A brain aneurysm is a bubble bulging out from the weak wall of an artery in the brain. Most people have no symptoms. Others develop headaches and changes in vision and speech. But the majority of people don't even know they have an aneurysm until it is picked up during a test for an unrelated condition.
The problem is that sometimes aneurysms burst, causing bleeding in the brain - what's known as a hemorrhagic, or bleeding, stroke. The result can be brain damage, severe disability or death, depending on how bad the bleeding is and how quickly it is detected and treated.
Doctors have no way of knowing which aneurysms are going to burst. They just know the very presence of one of these bubbles increases the risk of stroke. "It's like a ticking time bomb in the brain, essentially," says Nasser Razack, director of Interventional Neuroradiology at Bayfront Medical Center in St. Petersburg.
Some aneurysms can be treated by filling them with very fine, threadlike metal coils, pushed into the aneurysm from a microcatheter that snakes through blood vessels from the groin to the brain.
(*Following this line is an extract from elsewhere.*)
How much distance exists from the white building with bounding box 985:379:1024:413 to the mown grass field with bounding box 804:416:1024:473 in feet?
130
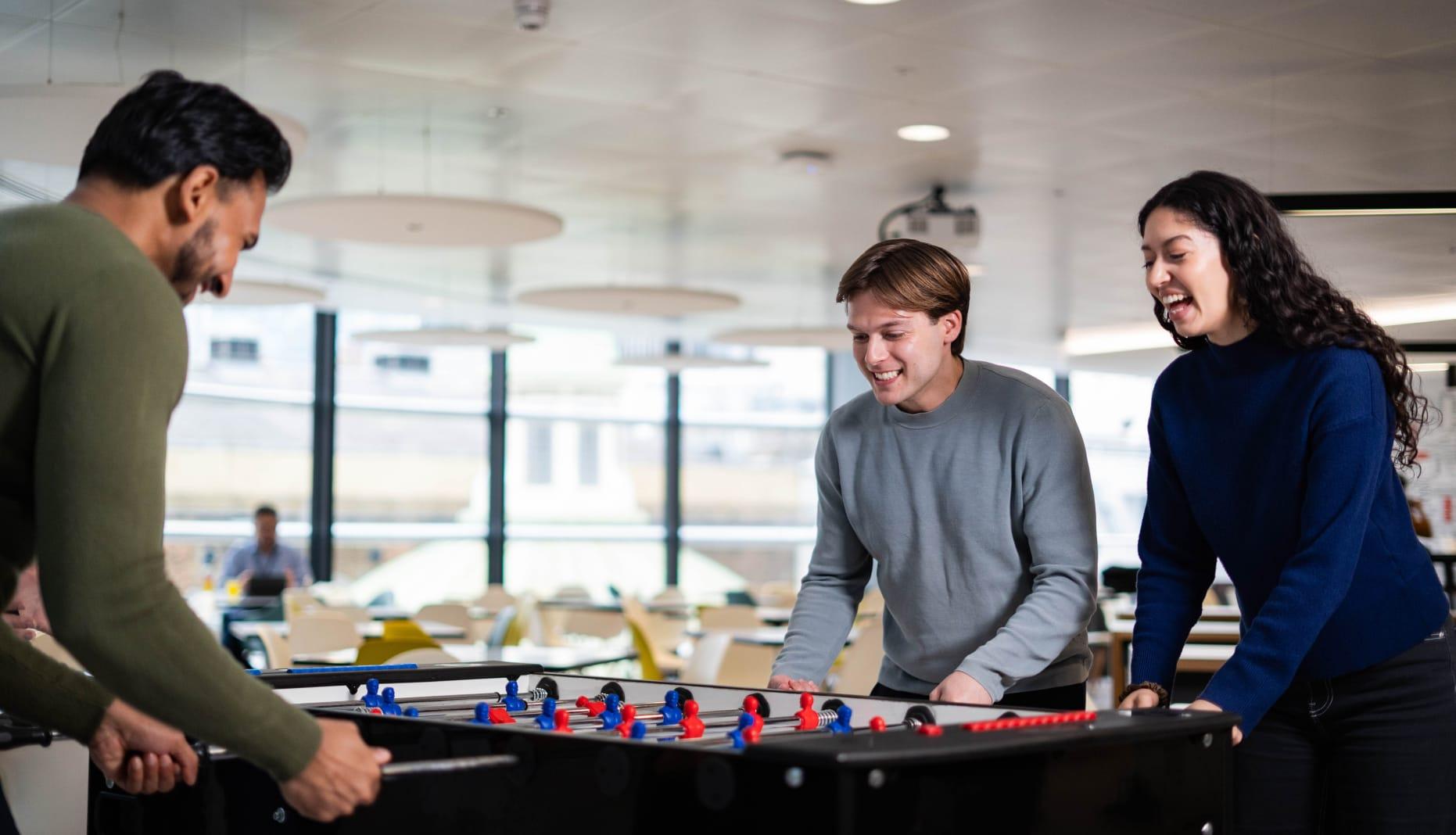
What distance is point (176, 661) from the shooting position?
164 centimetres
Razack says the smaller the aneurysm, the greater the success with coiling. But larger aneurysms, those that are bigger than a dime, have a high rate of recurrence over time. The coils simply can't fill the entire space, so it essentially refills with blood. It has been compared to filling a box with Slinkies.
"That's where Onyx comes into play," Razack says.
Onyx is an ethylene vinyl alcohol copolymer that received FDA approval in late 2007. Outside the body, it's a thick black liquid that pools like ink when squirted from a syringe. But when squirted into saline, each drop turns into a spongy bead the size of a BB. "Once it hits physiologic PH or the blood in the aneurysm, it turns into a solid," Razack says.
More importantly, because it starts out as a liquid, it can fill the aneurysm completely. Coils can fill only about 35 percent of an aneurysm, Razack says. "Onyx fills the aneurysm 100 percent."
Jan Baldwin, 66, of Indian Rocks Beach, developed a sharp, severe pain in her head that, after a year, left her unable to drive or do household chores. She was eventually diagnosed with a large aneurysm in her brain. Because of the severe, unpredictable symptoms, and because it could rupture at any time, Baldwin felt she had no choice but to undergo treatment.
The least appealing option was brain surgery, in which doctors open the skull and clip off the aneurysm at the neck. Coiling was the less-invasive option, but Baldwin didn't like the idea that it might eventually fail and have to be repeated. Her eye doctor suggested she look into the newer Onyx procedure, and Baldwin decided to give it a try.
After the 3 1/2-hour procedure at Bayfront Medical Center in May, Baldwin spent one night in the hospital and was home the next afternoon. The severe head pain is gone, and she's back to entertaining friends and babysitting grandchildren.
"All the fun stuff," she says. "It's been a miracle."